▸ Supplied passage:
[Start]

3.2 Occurrences of ENSO Extremes

The objective here is to assess the potential for occurrence of unprecedented ENSO extremes based on C3S multi-model seasonal hindcasts. With 184 total ensemble members initialized monthly over the 24-year hindcast period, these comprise approximately 5.3 × 104 6-month model runs, and nearly 3.2 × 105 simulated months. Early in the forecasts, however, Niño 3.4 values are highly constrained by the initial conditions as exemplified in Fig. 4. As a result, unprecedented extremes are less likely to be simulated than later in the forecasts when more substantial ensemble spreads have developed.

Bearing this consideration in mind, along with the property that observed Niño 3.4 tends to peak in December (Fig. 2), Fig. 7 illustrates the frequency with which December Niño 3.4 values exceeding various positive and negative thresholds occur at the longest lead time of 5 months among the 4416 hindcast runs, represented by the 184 C3S ensemble members across the 24 year hindcast period (red circles in Fig. 7). Based on this sample, El Niños having December Niño 3.4 > 1.5 and La Niñas having December Niño 3.4 < −1.5 (sometimes classified as “strong” events; Trenberth 2020) occur more frequently than once in 10 years, both in the hindcasts and observations. More specifically, both types of events were observed to occur on average once in 6 years during the hindcast period (corresponding to four El Niño and four La Niña years meeting this criterion in 1993–2016), whereas the hindcast frequency is once in 7.3 years for El Niño and once in 7.8 years for La Niña. By contrast, two “very strong” El Niño events having December Niño 3.4 > 2.0 (and indeed >2.5) were observed during this period, implying an observed Niño 3.4 > 2.5 exceedance frequency of once in 12 years, whereas the hindcasts imply a frequency of once in 15.7 years.

[End]

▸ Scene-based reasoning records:
[Start]

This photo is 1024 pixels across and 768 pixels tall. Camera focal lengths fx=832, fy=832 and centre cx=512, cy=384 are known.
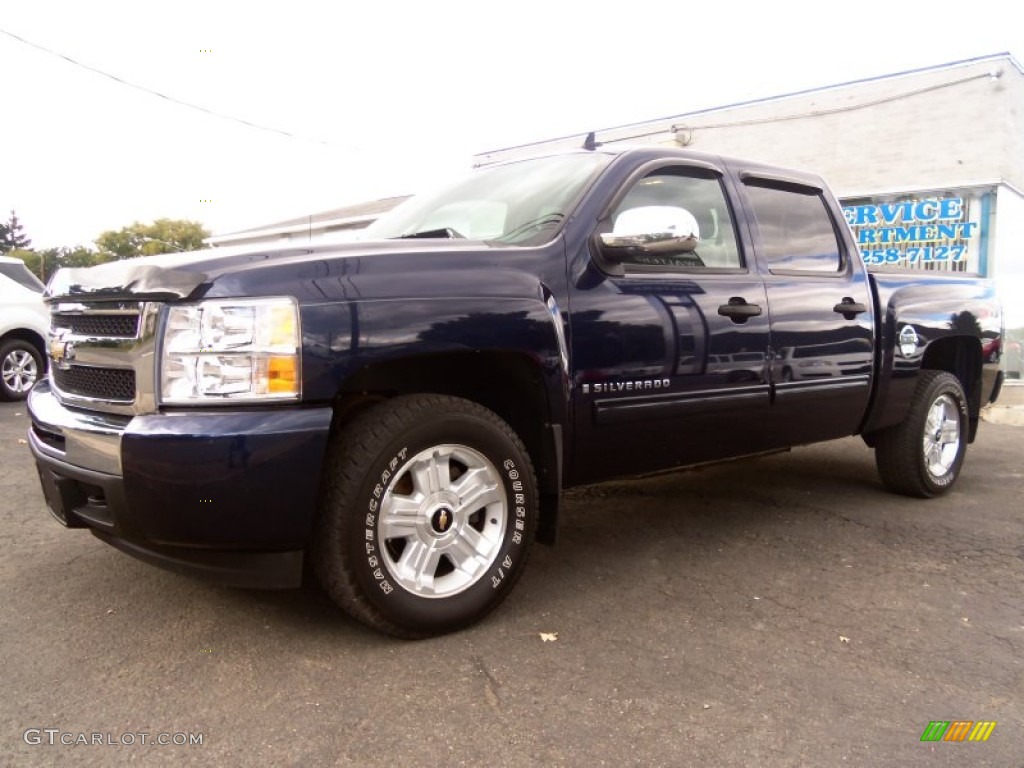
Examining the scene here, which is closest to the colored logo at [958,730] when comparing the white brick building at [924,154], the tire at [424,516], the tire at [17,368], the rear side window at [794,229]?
the tire at [424,516]

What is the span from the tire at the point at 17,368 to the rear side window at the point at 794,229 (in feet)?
26.9

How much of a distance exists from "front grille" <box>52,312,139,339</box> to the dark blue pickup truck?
0.01 meters

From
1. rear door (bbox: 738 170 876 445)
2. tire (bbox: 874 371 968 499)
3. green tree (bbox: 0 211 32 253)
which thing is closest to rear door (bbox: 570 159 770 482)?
rear door (bbox: 738 170 876 445)

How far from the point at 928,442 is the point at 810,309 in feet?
5.32

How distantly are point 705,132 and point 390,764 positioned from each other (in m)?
14.0

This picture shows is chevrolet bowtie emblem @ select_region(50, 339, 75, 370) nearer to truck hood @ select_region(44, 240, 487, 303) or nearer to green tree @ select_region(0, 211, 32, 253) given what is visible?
truck hood @ select_region(44, 240, 487, 303)

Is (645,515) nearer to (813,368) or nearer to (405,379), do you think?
(813,368)

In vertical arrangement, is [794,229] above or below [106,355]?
above

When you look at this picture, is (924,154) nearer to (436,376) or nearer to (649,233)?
(649,233)

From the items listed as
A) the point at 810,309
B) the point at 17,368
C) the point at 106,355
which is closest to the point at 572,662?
the point at 106,355

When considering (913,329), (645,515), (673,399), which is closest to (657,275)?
(673,399)

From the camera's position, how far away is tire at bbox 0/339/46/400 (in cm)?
923

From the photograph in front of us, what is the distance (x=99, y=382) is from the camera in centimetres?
280

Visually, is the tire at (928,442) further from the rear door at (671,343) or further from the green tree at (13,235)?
the green tree at (13,235)
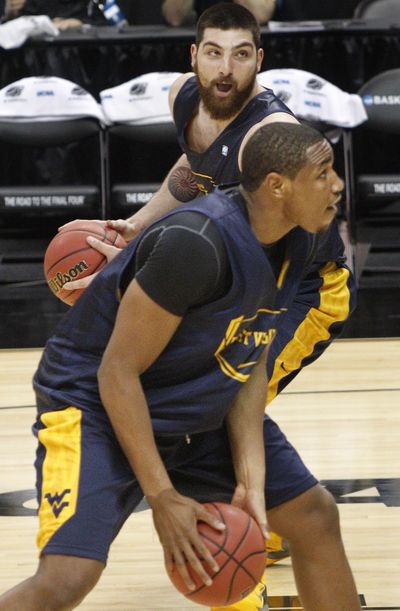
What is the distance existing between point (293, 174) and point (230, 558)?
0.86 meters

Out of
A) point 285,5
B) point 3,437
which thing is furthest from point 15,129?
point 3,437

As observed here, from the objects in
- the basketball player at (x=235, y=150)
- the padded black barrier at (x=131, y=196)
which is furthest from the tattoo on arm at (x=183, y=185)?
the padded black barrier at (x=131, y=196)

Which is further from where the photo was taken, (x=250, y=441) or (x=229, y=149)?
(x=229, y=149)

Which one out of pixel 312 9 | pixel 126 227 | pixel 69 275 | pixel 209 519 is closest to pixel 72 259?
pixel 69 275

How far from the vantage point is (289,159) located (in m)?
2.63

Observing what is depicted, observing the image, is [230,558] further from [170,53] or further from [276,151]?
[170,53]

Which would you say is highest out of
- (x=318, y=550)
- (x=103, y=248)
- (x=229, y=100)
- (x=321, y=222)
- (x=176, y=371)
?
(x=321, y=222)

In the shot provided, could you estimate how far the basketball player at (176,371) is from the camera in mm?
2555

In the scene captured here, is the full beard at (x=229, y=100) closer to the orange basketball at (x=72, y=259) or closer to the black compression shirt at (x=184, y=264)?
the orange basketball at (x=72, y=259)

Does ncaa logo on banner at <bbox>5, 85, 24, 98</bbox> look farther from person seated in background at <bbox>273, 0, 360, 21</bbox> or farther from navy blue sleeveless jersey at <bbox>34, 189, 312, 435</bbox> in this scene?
navy blue sleeveless jersey at <bbox>34, 189, 312, 435</bbox>

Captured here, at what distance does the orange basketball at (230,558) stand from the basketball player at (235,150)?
1052 mm

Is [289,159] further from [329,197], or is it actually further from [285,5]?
[285,5]

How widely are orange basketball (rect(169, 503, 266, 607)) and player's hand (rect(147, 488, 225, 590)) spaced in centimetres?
2

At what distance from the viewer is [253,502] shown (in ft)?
9.11
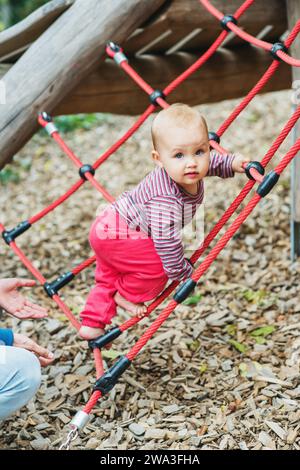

[End]

▸ Requirement A: According to the ENSO extremes passage, why are unprecedented extremes less likely to be simulated early in the forecasts than later? Answer in one to three sentences.
▸ Requirement B: Continue the ENSO extremes passage from the point at which it stops.
The data above bear no relation to the ENSO passage.

▸ Reply A: Early in the forecasts, Niño 3.4 values are highly constrained by the initial conditions. More substantial ensemble spreads develop only later in the forecasts, so unprecedented extremes are more likely to be simulated then.

▸ Reply B:
Fig. 7
figure 7

Frequencies of occurrence of positive (El Nino, upper panel) and negative (La Nina, lower panel) December Niño 3.4 extremes in exceedance of the indicated thresholds, according to 1993–2016 observations (black circles), aggregated C3S ensemble hindcasts (red circles), and hindcasts from individual C3S prediction systems (symbols as indicated). Frequencies are computed as fractions of the observed and lead 5 month hindcast Niño 3.4 values for December that exceed the corresponding thresholds. Absence of any exceedances is indicated by symbols at the edges of each panel

The observed sample contains no events exceeding the higher thresholds in Fig. 7, and thus becomes inadequate for even crudely estimating the frequency of such events by direct means. Notably, no La Niña events having Niño 3.4 < −2.0 were observed in 1993–2016, reflecting the inherent asymmetry of ENSO (An et al. 2020). According to the hindcasts, however, such events should be expected approximately once in 15 years. This can be somewhat reconciled with longer SST records such as ERSSTv5, indicating that the Niño 3.4 < −2.0 threshold may have been crossed, or nearly so, by observed La Niñas in 1973–74 and 1988–89 (e.g., Santoso et al. 2017), and was nearly crossed in 1998 when December Niño 3.4 reached −1.92.Footnote 4 Even stronger La Niñas are implied to be progressively rarer, with exceedances of −2.5 and − 3.0 occurring approximately once every 60 and 440 years respectively, whereas the −3.5 threshold is crossed in only one of the 4416 lead 5 hindcast realizations.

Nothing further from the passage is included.